Puisant dans son fantastique fonds d’archives, Bob nous régale avec cet album qui abonde la série passionnante des « Early Blues Sessions ». Cette nouvelle et magistrale compilation rassemble seize nouvelles pépites qui résultent de quatorze sessions réparties entre 1984 et 2007. Les quinze premières ont été enregistrées au studio Tempest à Tempe (Arizona) tandis que la seizième l’a été à la radio KMCR à Mesa (Arizona).
Visionnaire, Bob Corritore, a enregistré le gratin de la scène blues que l’on pouvait entendre dans son club The Rhythm Room qu’il a ouvert en 1991à Phoenix (AZ).
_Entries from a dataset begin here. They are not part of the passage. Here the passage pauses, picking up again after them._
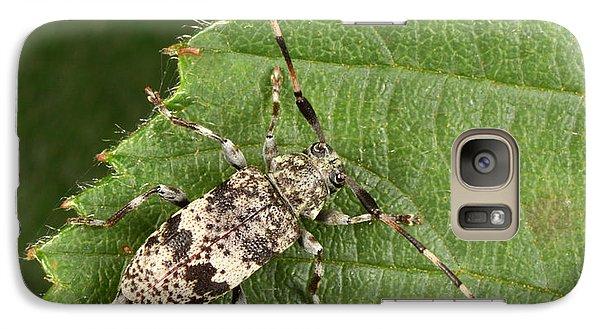 Black-clouded Longhorn Beetle Galaxy S7 Case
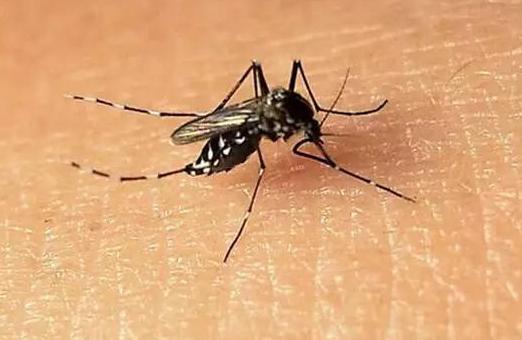 """""""基因剪刀""""可消灭蚊子"""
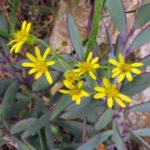 Senecio crassissimus - Vertical Leaf Senecio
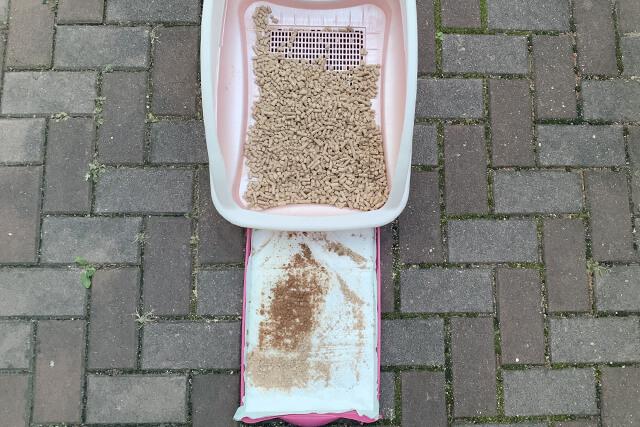 猫砂25日目の様子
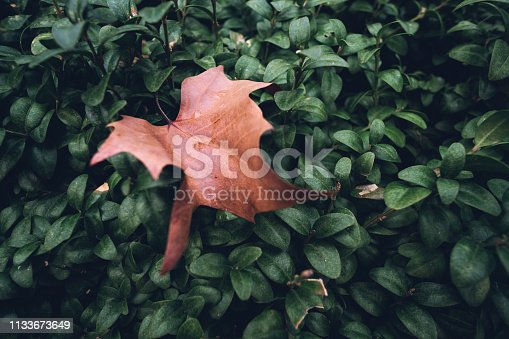 Colour and concept opposition between old, brown, death leaf versus young, green, live leaves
Chaque titre s’inscrit dans la veine du plus pur blues Old School, autrement dit, ce blues qui touche l’âme et qui va droit au but, joué sans fard ni artifice, avec en filigrane, l’harmonica étincelant de Bob Corritore en chromatique ou en diatonique.
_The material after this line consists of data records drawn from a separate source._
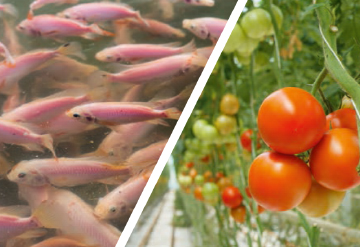 Decoupled Aquaponics
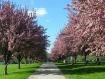 Spring Color Guar...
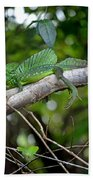 Green Basilisk Lizard Beach Towel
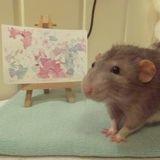 Voici Darius, un rat trop mignon qui peint des tableaux avec ses pattes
Qu’il s’agisse de titres inédits ou de compositions déjà publiées et remixées, les fans devraient une nouvelle fois y trouver leur compte puisqu’il est improbable de trouver autant d’inédits d’artistes chevronnés réunis sur un seul album. Que l’on songe à Little Milton qui ouvre la session avec le superbe « I Want To Be The One », titre inédit enregistré en 2002 au studio Tempest avec le piano aérien du regretté Henry Gray, Bob à l’harmonica et sur lequel il assène deux brefs et cinglants chorus à la guitare. C’est Sam Lay qui chante ensuite le “So Glad I’m Living” d’Arthur ‘Big Boy’ Crudup, supplée aux fûts par Chico Chism.
Dave Riley interprète son original “On My Way”, avant que la légende Jimmy Rogers n’en fasse autant avec son très chaloupé “She Loves Another Man”, sur lequel Buddy Reed livre un solo de guitare de haute volée accompagné par S.E. Willis qui lui, effleure subtilement les touches en ivoire de son piano. Chico Chism, à la voix rauque et bouleversante, livre ici une version extatique du “Five Long Years” d’Eddie Boyd, avec le légendaire Pinetop Perkins au piano, le brillant Johnny Rapp aux six cordes et Bob Corritore au chromatique rutilant. Séquence émotion.
On retrouve aussi Robert Lockwood Jr. « Naptown Blues, Ramblin’ On My Mind), dans sa version de l’instrumental signé Wes Montgomery avec Elmer Scott aux drumsticks, le brillant Eddie Hollis au Hammond B3, et Bob en habits de souffleur. Puis, c’est au tour de Lil’ Ed, au sourire radieux, dont la guitare slide flamboyante interprète une version endiablée de « Hip Shakin » de feu son oncle JB Hutto.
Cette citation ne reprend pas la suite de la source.